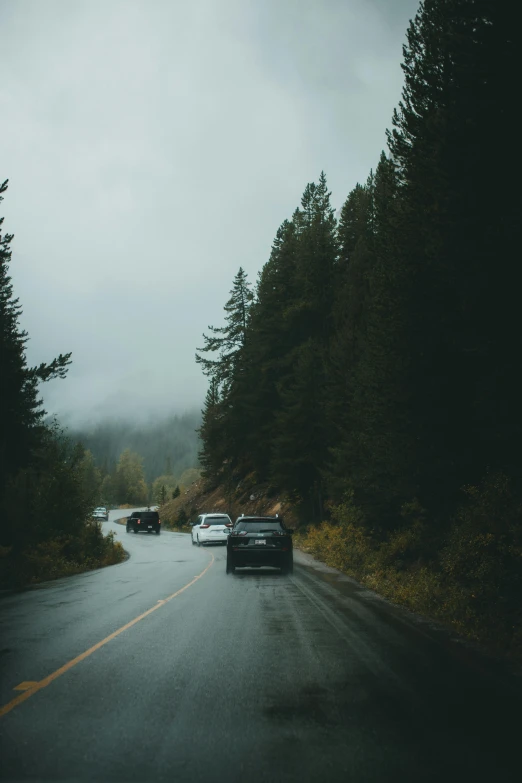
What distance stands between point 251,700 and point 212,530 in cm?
3727

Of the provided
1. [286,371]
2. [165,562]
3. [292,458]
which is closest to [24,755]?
[165,562]

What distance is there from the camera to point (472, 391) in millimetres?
13398

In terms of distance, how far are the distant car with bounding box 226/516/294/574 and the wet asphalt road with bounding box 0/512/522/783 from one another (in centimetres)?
890

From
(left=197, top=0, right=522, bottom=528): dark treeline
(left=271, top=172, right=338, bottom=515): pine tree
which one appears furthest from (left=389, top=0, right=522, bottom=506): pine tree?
(left=271, top=172, right=338, bottom=515): pine tree

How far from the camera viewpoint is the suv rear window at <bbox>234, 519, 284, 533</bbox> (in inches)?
853

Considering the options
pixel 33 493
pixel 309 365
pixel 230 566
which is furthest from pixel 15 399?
pixel 309 365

::::

◆ TASK TO CARRY OUT ◆
Reproduce all of the data above word for word, leaving out the pictures.

◆ THE RESULT ◆
What distance stands between point 251,700 and point 212,530 in cm?
3727

Of the provided
1. [286,371]
2. [165,562]
3. [292,458]
which is closest to [24,755]?
[165,562]

What distance is there from the camera to point (472, 391) in millimetres?
13398

In terms of distance, how far are the distant car with bounding box 226/516/294/574 and the wet asphalt road with bounding box 0/512/522/783 from one another (in centimetres)?
890

From
(left=197, top=0, right=522, bottom=528): dark treeline
(left=271, top=172, right=338, bottom=515): pine tree
which one appears furthest from (left=389, top=0, right=522, bottom=506): pine tree?
(left=271, top=172, right=338, bottom=515): pine tree

How far from the camera viewpoint is the suv rear window at <bbox>234, 519, 284, 533</bbox> (in inches)?
853

Considering the options
pixel 33 493
pixel 309 365
pixel 230 566
which is furthest from pixel 15 399?
pixel 309 365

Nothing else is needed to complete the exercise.